In contrast to logging, packet monitoring , by capturing copies of packets on network links, collect information at network levels: e.g., TCP/IP. By reconstructing application-level messages, e.g., HTTP messages when possible, packet monitoring can also capture the statistics at the application protocol and transaction levels. One easy observation is that it would impose significant performance impacts on the monitored network links if each packet were captured. To reduce the overhead, some sampling-based approaches  have been proposed to select a portion of packets to be monitored. The sampling techniques should be designed such that the sampled subset is not statistically biased in any way. While being one of the most effective types of approaches to Web measurement, the existing sampling-based solutions do not aim to address the correlation of traffic associated with multi-tier Web transactions, therefore they do not enable traffic breakdown on the participating tiers.
To measure Web performance from end-user's perspective or to decompose the various components of delay, an alternative approach, referred to as active measurement, is to generate or simulate requests from measurement agents. The agents send requests from different geographic locations through different access bandwidth at specified time intervals. While it is an effective technique for studying user performance, this type of approach cannot collect volume information of Web traffic. More importantly, it does not work well for the monitoring of dynamic Web transactions. According to some existing solutions , measurement agents send simulating requests by following the logical steps of a transaction (e.g., placing an order to Amazon.com). This presents several drawbacks: The measurement agent has to understand and remember the logical steps associated with each type of transaction to be monitored, and it is invasive, burdensome, and application-dependent. In addition, the measurement may not be accurate as a simulating request, compared to a real one, may induce a different execution path, thus the traffic analysis, especially inside the firewalls of Web servers could be of little use.

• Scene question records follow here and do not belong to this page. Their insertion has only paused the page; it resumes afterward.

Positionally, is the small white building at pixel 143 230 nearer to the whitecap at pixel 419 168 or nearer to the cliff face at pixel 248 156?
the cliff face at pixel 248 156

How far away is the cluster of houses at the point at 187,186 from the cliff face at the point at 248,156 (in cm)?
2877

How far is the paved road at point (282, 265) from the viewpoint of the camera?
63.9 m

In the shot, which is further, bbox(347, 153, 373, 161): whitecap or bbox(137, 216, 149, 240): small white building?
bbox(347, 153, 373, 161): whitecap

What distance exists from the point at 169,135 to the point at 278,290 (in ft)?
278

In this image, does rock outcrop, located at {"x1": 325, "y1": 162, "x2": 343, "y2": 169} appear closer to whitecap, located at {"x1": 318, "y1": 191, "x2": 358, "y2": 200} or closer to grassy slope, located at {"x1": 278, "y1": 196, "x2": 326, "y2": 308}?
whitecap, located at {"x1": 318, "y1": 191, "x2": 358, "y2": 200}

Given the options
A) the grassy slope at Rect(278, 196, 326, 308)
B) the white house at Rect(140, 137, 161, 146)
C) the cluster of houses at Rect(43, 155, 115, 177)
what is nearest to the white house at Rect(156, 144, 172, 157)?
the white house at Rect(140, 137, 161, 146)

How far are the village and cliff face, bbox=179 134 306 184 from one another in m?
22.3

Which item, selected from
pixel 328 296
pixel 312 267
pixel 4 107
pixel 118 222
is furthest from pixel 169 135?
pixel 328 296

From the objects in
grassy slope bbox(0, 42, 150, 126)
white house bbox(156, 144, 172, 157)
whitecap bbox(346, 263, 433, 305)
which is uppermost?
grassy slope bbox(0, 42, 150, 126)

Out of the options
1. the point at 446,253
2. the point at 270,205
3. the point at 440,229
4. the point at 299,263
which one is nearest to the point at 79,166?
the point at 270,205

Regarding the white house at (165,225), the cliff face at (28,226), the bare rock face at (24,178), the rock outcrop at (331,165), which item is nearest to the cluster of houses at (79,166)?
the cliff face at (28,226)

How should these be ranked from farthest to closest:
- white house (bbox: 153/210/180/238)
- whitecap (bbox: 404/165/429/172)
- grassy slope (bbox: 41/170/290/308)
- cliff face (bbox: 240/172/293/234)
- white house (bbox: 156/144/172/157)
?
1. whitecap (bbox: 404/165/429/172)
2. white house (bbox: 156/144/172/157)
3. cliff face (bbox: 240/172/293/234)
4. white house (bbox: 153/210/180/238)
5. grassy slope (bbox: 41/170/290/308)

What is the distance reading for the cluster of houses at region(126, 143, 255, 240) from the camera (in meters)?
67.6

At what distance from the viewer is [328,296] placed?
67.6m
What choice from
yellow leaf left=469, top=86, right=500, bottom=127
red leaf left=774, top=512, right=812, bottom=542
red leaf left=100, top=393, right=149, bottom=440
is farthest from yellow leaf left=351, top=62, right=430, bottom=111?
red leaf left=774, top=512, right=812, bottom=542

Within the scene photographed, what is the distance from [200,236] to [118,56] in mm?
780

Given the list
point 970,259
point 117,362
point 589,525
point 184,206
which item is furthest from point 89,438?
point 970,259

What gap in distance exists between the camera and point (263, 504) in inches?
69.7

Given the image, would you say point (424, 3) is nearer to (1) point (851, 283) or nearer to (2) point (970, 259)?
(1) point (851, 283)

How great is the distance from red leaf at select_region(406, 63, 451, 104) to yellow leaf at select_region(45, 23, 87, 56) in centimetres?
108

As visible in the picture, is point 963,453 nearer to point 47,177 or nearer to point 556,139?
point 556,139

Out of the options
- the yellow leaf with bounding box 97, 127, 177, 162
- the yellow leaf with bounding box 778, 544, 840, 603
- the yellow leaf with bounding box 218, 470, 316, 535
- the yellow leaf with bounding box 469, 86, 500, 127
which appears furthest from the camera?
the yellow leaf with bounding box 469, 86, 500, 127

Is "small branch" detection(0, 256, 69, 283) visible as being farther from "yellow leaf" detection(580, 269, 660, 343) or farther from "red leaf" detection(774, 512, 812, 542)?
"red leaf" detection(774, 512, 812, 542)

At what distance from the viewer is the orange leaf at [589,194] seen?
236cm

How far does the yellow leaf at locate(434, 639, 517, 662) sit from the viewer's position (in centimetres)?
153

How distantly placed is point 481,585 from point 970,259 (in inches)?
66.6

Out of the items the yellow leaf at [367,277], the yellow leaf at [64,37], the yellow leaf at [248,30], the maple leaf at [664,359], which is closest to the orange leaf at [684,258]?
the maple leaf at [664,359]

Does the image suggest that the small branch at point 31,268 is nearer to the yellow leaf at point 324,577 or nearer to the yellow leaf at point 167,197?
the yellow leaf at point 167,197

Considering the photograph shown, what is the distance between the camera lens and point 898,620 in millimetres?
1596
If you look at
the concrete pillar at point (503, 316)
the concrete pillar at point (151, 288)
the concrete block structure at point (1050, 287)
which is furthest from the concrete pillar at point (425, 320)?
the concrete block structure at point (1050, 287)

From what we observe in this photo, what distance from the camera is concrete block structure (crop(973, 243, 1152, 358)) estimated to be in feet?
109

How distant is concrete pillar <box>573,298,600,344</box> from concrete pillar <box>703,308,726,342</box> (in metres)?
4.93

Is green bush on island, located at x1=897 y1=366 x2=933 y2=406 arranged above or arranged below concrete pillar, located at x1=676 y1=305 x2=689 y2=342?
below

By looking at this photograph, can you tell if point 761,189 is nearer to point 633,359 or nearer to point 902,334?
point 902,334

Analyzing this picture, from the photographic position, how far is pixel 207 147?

One important aspect of managing Web complexity is to understand the behaviors of multi-tier dynamic Web transactions and characterize the interactions in the dynamic transaction networks over the Internet. To achieve this, the traffic associated with multi-tier Web transactions need be correlated in some manner. One way to enable correlation is to instrument applications with some measurement APIs (e.g., Application Response Measurement, ARM [5, 6]) such that a correlator can be generated and passed onto each component of a multi-tier transaction. Instead of invasive instrumentation, an alternative approach is to, from user's perspective, non-invasively intercept the messages exchanged between components. This usually involves filtering or interception at the middleware level (e.g., CORBA, SOAP). The non-invasiveness is achieved at the expense of losing the correlation capability. While this type of approach is most useful to collect statistics at the transaction level, it has several limitations: impractical or difficult approach to correlation, and lack of statistics at network levels.
Compared to the existing Web management solutions, our approach aims for the management of multi-tier Web service transactions. It has one unique feature: while the monitoring of Web traffic is done at multiple levels: network, transport, application, and transaction layers, the traffic associated with multi-tier transactions can be correlated non-intrusively such that breakdown analysis can be realized from either service consumer or provider's perspective. To achieve these, a combination of sampling-based packet monitoring and packet probing is used to collect measurement data. A causal sampling protocol is designed to synchronize and correlate the capturing of the traffic associated with multi-tier Web transactions.
We assume the following about the Web entities and their interactions.
WTM is designed to monitor Web traffic from the perspective of a Web entity, and break it down at relevant components. For example, Figure 2 illustrates an e-commerce scenario where an end user goes shopping through a SmartBuy online service. The SmartBuy service in turn acquires merchandise from different suppliers through Ariba's brokering service. In this scenario, WTM enables two levels of observations: entity and global levels. The entity-level monitoring, where applicable, observes ingress traffic and correlates it with the corresponding internal traffic (inside the entity) and egress traffic to remote entities. The global level integrates and correlates statistics from the entity levels, and draws a global view of Web interactions relative to original service requests. The global level monitoring is optional, and feasible only if the participating entities are willing to reveal their measurement data. It may not be likely in reality due to security reasons.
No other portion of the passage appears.